Initial value of first-order derivative of (23) calculated and simplified to:

$$\frac{d}{dt}\left[\begin{array}{c}{x}_{1}\left(t\to 0\right)\\ {x}_{2}\left(t\to 0\right)\\ {x}_{3}\left(t\to 0\right)\end{array}\right]=\left[\begin{array}{ccc}\begin{array}{c}{c}_{11}\\ {c}_{21}\\ {c}_{31}\end{array}& \begin{array}{c}{c}_{21}\\ {c}_{22}\\ {c}_{23}\end{array}& \begin{array}{c}{c}_{31}\\ {c}_{32}\\ {c}_{33}\end{array}\end{array}\right]\left[\begin{array}{c}{r}_{1}\\ {r}_{2}\\ {r}_{3}\end{array}\right]$$

(27)

Initial value of second-order derivative of (23) calculated from:

$$\frac{{d}^{2}}{{dt}^{2}}\left[\begin{array}{c}{x}_{1}\left(t\to 0\right)\\ {x}_{2}\left(t\to 0\right)\\ {x}_{3}\left(t\to 0\right)\end{array}\right]=\left[\begin{array}{ccc}\begin{array}{c}{c}_{11}\\ {c}_{21}\\ {c}_{31}\end{array}& \begin{array}{c}{c}_{21}\\ {c}_{22}\\ {c}_{23}\end{array}& \begin{array}{c}{c}_{31}\\ {c}_{32}\\ {c}_{33}\end{array}\end{array}\right]\left[\begin{array}{c}{{r}_{1}}^{2}\\ {{r}_{2}}^{2}\\ {{r}_{3}}^{2}\end{array}\right]$$

(28)

Separating coefficients of \({c}_{ij}\) from (26), (27) and (28) and simplifying by sending eigenvalue matrix on right hand side gives:

$$\left[\begin{array}{ccc}\begin{array}{c}{c}_{11}\\ {c}_{21}\\ {c}_{31}\end{array}& \begin{array}{c}{c}_{21}\\ {c}_{22}\\ {c}_{23}\end{array}& \begin{array}{c}{c}_{31}\\ {c}_{32}\\ {c}_{33}\end{array}\end{array}\right]=\left[\begin{array}{ccc}{\varvec{X}}\left(0\right)-{\varvec{X}}\left(\boldsymbol{\infty }\right)\vdots & \dot{{\varvec{X}}}\left(0\right)\vdots & \ddot{{\varvec{X}}}\left(0\right)\end{array}\right]{\varvec{G}}$$

(29)

where \({\varvec{G}}={\left[\begin{array}{ccc}\begin{array}{c}1\\ 1\\ 1\end{array}& \begin{array}{c}{r}_{1}\\ {r}_{2}\\ {r}_{3}\end{array}& \begin{array}{c}{{r}_{1}}^{2}\\ {{r}_{2}}^{2}\\ {{r}_{3}}^{2}\end{array}\end{array}\right]}^{-1}\)
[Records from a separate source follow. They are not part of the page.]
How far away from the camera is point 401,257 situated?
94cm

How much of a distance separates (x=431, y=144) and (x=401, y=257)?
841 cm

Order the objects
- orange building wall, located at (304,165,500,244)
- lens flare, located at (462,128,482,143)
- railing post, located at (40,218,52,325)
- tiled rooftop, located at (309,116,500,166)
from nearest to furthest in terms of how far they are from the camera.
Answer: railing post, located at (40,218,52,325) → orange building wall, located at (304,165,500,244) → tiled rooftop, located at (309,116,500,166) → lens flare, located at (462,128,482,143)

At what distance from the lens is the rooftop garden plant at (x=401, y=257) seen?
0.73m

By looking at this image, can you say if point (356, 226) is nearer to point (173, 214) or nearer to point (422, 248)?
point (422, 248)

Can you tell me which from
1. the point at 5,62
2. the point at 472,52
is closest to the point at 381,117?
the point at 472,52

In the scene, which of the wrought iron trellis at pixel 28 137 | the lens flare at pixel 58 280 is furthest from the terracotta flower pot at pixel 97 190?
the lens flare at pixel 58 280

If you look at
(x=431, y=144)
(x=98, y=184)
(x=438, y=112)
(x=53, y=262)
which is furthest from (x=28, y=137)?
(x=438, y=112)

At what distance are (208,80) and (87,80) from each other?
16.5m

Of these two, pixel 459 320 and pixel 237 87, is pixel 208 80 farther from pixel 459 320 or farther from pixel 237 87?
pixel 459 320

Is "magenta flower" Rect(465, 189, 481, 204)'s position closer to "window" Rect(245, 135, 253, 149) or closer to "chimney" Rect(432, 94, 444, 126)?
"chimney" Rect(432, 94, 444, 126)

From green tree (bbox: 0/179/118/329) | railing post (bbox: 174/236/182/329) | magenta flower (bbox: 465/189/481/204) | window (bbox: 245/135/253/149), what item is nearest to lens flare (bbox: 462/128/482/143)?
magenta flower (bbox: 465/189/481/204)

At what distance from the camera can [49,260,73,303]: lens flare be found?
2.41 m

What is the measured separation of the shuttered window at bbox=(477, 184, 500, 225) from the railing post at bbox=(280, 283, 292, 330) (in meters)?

The result of (25) and (29) substituted into (23) to obtain the following:

$${\varvec{X}}\left({\varvec{T}}\right)={\varvec{X}}\left(\boldsymbol{\infty }\right)+\left[\begin{array}{ccc}{\varvec{X}}\left(0\right)-{\varvec{X}}\left(\boldsymbol{\infty }\right)\vdots & \dot{{\varvec{X}}}\left(0\right)\vdots & \ddot{{\varvec{X}}}\left(0\right)\end{array}\right].{\varvec{G}}.{\varvec{E}}$$

(30)

where \({\varvec{E}}=\left[\begin{array}{c}{exp}^{\left({r}_{1}T\right)}\\ {exp}^{\left({r}_{2}T\right)}\\ {exp}^{\left({r}_{3}T\right)}\end{array}\right]\)

The final values and initial values of the derivative with state space matrices \(A\) and \(B\) are shown in (20) to (22) or (\({\varvec{X}}\left(\boldsymbol{\infty }\right),\boldsymbol{ }\dot{{\varvec{X}}}\left(0\right),\boldsymbol{ }\ddot{{\varvec{X}}}\left(0\right))\). These final values and initial values in (30) are replaced with values from in (20) to (22) to simplify further to:

$$\begin{aligned}&{\varvec{X}}\left({\varvec{T}}\right)={-{\varvec{A}}}^{-1}{\varvec{B}}{\varvec{U}}\left(0\right)\\ &\quad+\left[\begin{array}{cc}{\varvec{X}}\left(0\right){-{\varvec{A}}}^{-1}{\varvec{B}}{\varvec{U}}\left(0\right)\vdots &{\varvec{A}}{\varvec{X}}\left(0\right)+{\varvec{B}}{\varvec{U}}\left(0\right)\end{array}\right]{\varvec{K}}\end{aligned}$$

(31)

where \({\varvec{K}}={\varvec{G}}.{\varvec{E}}\) \({\varvec{E}}=\left[\begin{array}{c}{exp}^{\left({r}_{1}T\right)}\\ {exp}^{\left({r}_{2}T\right)}\\ {exp}^{\left({r}_{3}T\right)}\end{array}\right]\)

The above equation is required to separate the coefficients of \({\varvec{X}}\left(0\right)\) and \({\varvec{U}}\left(0\right)\) to form simplified and final solution.

$${\varvec{X}}\left(1\right)={\varvec{X}}\left({\varvec{T}}\right)={\varvec{P}}\boldsymbol{ }{\varvec{X}}\left(0\right)+{\varvec{Q}}\boldsymbol{ }{\varvec{U}}\left(0\right)$$

(32)

The calculated coefficients of \({\varvec{X}}\left(0\right)\) and \({\varvec{U}}\left(0\right)\), \({\varvec{P}}\) and Q respectively are given by:

$$P\left(i,j\right)=A(i,j).K\left(2\right)+ {A}^{2}(i,j).K\left(3\right)\quad {\text{if}}\; i\ne j$$

(33)

$$\quad\quad\quad\,\,\, =K\left(1\right)+A(i,j)K\left(2\right)+{A}^{2}(i,j)K\left(3\right) \quad {\text{if}}\; i=j$$

$$\begin{aligned} Q\left(i,j\right)&=-{B}^{-1}A(i,j)\left(K\left(1\right)-1\right)+B(i,j)K\left(2\right)\\ &\quad +AB(i,j)K\left(3\right)\end{aligned}$$

(34)

The changes in electrical characteristics result in changes in values of matrix elements as matrices A and B derived using circuit parameter R, L and C. The matrices of P and Q are functions of matrices A, B, and K. Any change in parameter R, L and C results in change in the element in matrices of P and Q. The next state value \({\varvec{X}}\left(1\right)\) depends upon the matrices P and Q; therefore, it also reflects the same in the measurement signature. The order of the \(X\left(0\right)\) is 3 in this paper.